Question

Given that f(x) = |x| and v(x) = |-x + 6| - 7, which of the following options accurately describes the transformations that have occurred to change f(x) into v(x)? Please select the correct statement:

A) Vertical stretch by a factor of 7, followed by a horizontal shift 6 units to the left, and finally a vertical shift 7 units downward.
B) Horizontal stretch by a factor of 6, followed by a vertical shift 7 units downward, and then a horizontal shift 7 units to the left.
C) Vertical shift 7 units downward, followed by a horizontal shift 6 units to the left, and finally a vertical stretch by a factor of 7.
D) Horizontal shift 6 units to the left, followed by a vertical shift 7 units downward, and then a horizontal stretch by a factor of 7.

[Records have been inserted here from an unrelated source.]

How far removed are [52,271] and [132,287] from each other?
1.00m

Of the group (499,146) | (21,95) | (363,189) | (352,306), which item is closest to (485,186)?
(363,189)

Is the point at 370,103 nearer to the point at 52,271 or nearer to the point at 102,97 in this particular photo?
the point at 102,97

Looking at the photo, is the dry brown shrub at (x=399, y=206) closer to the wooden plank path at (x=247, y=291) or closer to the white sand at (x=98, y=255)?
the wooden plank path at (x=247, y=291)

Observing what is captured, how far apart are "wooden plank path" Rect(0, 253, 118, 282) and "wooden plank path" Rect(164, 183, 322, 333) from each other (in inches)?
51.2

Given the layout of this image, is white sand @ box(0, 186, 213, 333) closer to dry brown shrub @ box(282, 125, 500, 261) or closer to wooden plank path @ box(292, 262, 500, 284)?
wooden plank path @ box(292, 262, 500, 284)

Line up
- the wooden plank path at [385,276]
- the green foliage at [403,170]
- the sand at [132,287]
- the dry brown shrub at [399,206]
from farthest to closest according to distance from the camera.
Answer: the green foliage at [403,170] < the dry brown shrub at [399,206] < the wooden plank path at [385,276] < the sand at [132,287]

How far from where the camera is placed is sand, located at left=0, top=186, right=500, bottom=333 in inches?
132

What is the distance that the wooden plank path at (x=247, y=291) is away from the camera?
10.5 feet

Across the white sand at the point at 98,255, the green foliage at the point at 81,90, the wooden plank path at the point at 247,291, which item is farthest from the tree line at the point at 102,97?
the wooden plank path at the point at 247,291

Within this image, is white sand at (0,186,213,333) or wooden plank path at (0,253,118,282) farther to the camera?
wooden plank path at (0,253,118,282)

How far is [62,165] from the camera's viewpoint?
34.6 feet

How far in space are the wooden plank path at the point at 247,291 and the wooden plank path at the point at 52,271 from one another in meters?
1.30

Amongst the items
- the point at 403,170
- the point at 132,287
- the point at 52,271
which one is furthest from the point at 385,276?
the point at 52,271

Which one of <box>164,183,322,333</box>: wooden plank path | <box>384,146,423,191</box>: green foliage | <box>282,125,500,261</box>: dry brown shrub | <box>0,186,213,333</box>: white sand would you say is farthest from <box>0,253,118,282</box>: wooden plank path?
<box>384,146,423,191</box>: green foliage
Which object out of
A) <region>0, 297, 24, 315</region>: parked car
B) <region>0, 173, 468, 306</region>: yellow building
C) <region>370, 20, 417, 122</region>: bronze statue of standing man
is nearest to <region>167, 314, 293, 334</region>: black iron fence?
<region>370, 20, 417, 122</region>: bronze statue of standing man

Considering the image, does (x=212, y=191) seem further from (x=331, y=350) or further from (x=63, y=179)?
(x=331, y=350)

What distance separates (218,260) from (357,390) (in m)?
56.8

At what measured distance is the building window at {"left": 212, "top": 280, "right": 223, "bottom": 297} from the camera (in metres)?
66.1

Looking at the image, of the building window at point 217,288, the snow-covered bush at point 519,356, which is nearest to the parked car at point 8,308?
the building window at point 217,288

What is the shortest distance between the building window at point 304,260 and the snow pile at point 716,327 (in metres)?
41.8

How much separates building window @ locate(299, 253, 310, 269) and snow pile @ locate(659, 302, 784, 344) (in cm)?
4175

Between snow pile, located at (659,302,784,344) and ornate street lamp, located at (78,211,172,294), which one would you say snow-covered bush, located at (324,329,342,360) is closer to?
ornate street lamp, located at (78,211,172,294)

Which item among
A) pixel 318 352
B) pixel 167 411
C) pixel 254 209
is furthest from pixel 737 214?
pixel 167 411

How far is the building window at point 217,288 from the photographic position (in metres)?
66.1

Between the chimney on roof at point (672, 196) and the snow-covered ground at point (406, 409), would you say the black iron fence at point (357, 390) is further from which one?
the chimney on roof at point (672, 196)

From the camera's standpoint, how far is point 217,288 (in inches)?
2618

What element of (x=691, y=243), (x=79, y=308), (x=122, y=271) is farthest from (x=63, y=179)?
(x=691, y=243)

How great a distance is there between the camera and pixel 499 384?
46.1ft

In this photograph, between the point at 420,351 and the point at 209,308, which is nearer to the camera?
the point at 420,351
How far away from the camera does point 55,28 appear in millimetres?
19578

Which option correctly describes the transformations from f(x) to v(x)?"

Answer 1

The correct statement that accurately describes the transformations from f(x) = |x| to v(x) = |-x + 6| - 7 is Option D: Horizontal shift 6 units to the left, followed by a vertical shift 7 units downward, and then a horizontal stretch by a factor of 7.

Step-by-step explanation:

The correct statement that accurately describes the transformations from f(x) = |x| to v(x) = |-x + 6| - 7 is Option D: Horizontal shift 6 units to the left, followed by a vertical shift 7 units downward, and then a horizontal stretch by a factor of 7.

In order to transform f(x) into v(x), we start with a horizontal shift 6 units to the left, which makes the expression inside the absolute value |-x|. Then, we have a vertical shift 7 units downward, represented by - 7 in the expression |-x + 6| - 7. Finally, we have a horizontal stretch by a factor of 7, which is the change in the coefficient of x in the expression |-7x + 6| - 7.